Generally, before a trial court in a dissolution action orders a sale of marital property, it must find that the property cannot be divided in kind and that the sale would be in the best interest of one or both of the parties. Further, such findings must be supported by the evidence. Breda v. Breda, 788 S.W.2d 769, 771[3] (Mo.App.1990); Parker v. Parker, 744 S.W.2d 469, 471[4] (Mo.App.1987); In re Marriage of Wilson, 727 S.W.2d 226, 227[1] (Mo.App.1987); Swinford v. Swinford, 682 S.W.2d 189,191[3] (Mo.App.1984).

In Parker, citing Swinford, the court said, at 471:

“[A] trial court has no jurisdiction to order property sold in a marriage dissolution case until the court first divides the property and vests ownership in one party or the other, or in the parties in definite proportions.
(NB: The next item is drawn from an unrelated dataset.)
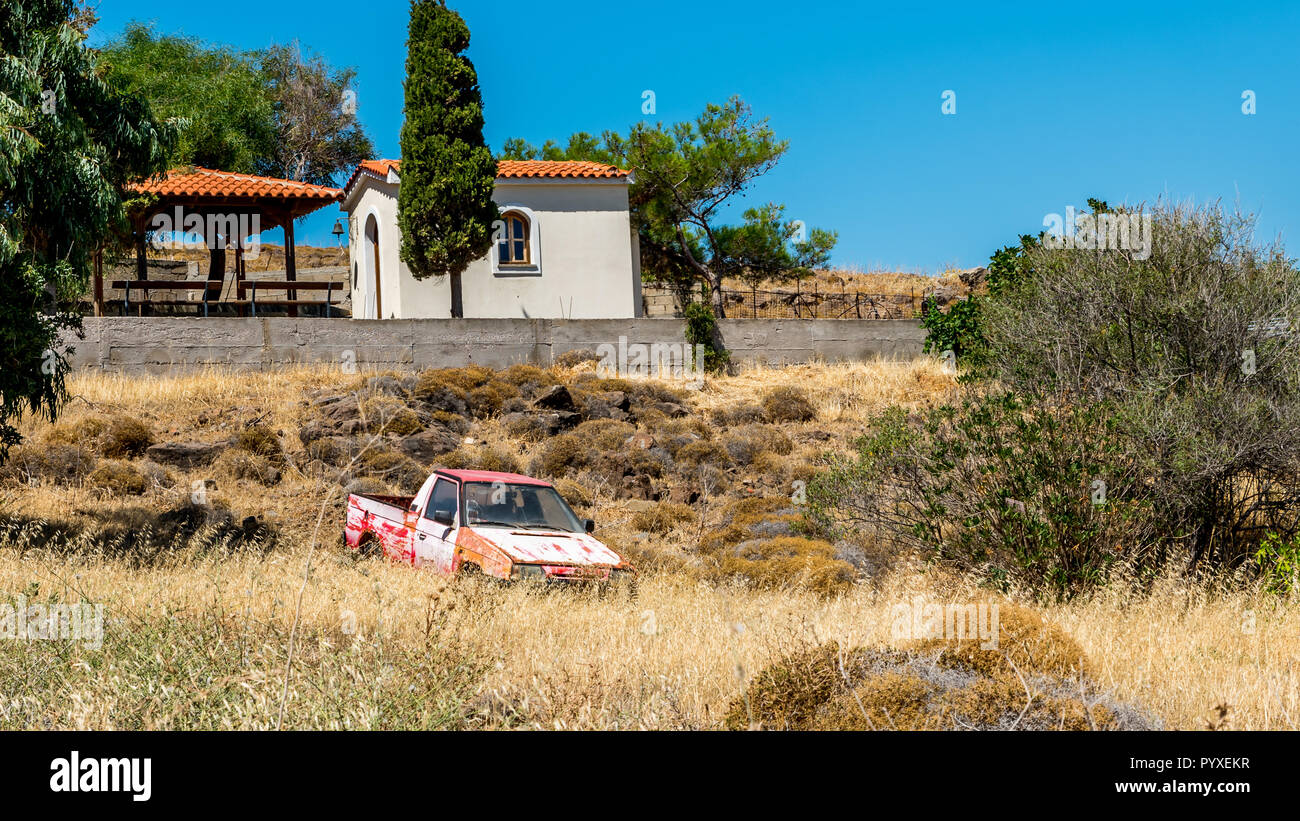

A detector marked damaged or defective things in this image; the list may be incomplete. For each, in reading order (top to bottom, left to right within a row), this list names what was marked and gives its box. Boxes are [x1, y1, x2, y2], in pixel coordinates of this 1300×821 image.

The rule implements the directive of the statute which requires the court to make a division of property exercising its judgment to determine from the evidence what division will be just. Only after the court has made that proportional allocation may the necessity for a sale be considered.... An order for sale is not appropriately used as a tool to force an agreement between contesting spouses or as a means for the court to avoid a particularized division of marital property.”

The court, in Parker, also pointed out, at 471, that, generally, marital personal property, such as motor vehicles, appliances and household goods, should be divided in kind because a public sale would not be in the best interests of either party.

“Although courts can order marital property sold and the equity therein divided, caution should be exercised in forcing liquidation of income-producing property.” Wilson, at 227[2], With respect to real estate, the court in Wilson said, at 228: “If necessary, an amount in cash, perhaps by periodic payments, could be awarded to one of the parties in lieu of a portion of the real estate, if it cannot be divided and is awarded to the other party intact.”

The portions of the judgment which dissolved the marriage of Danny L. Hummer and Vickie Hummer and denied maintenance to either party are affirmed; in all other respects the judgment is reversed and the cause remanded for new trial.

SHRUM, C.J., and MONTGOMERY, J., concurs.

. All references to rules are to Missouri Rules of Court, V.A.M.R., and all references to statutes are to RSMo 1986, V.A.M.S.

. The excepted items were a gun cabinet, which was awarded to Danny, and "personal belongings and mementos,” which were awarded to Vickie. Neither side questions those awards.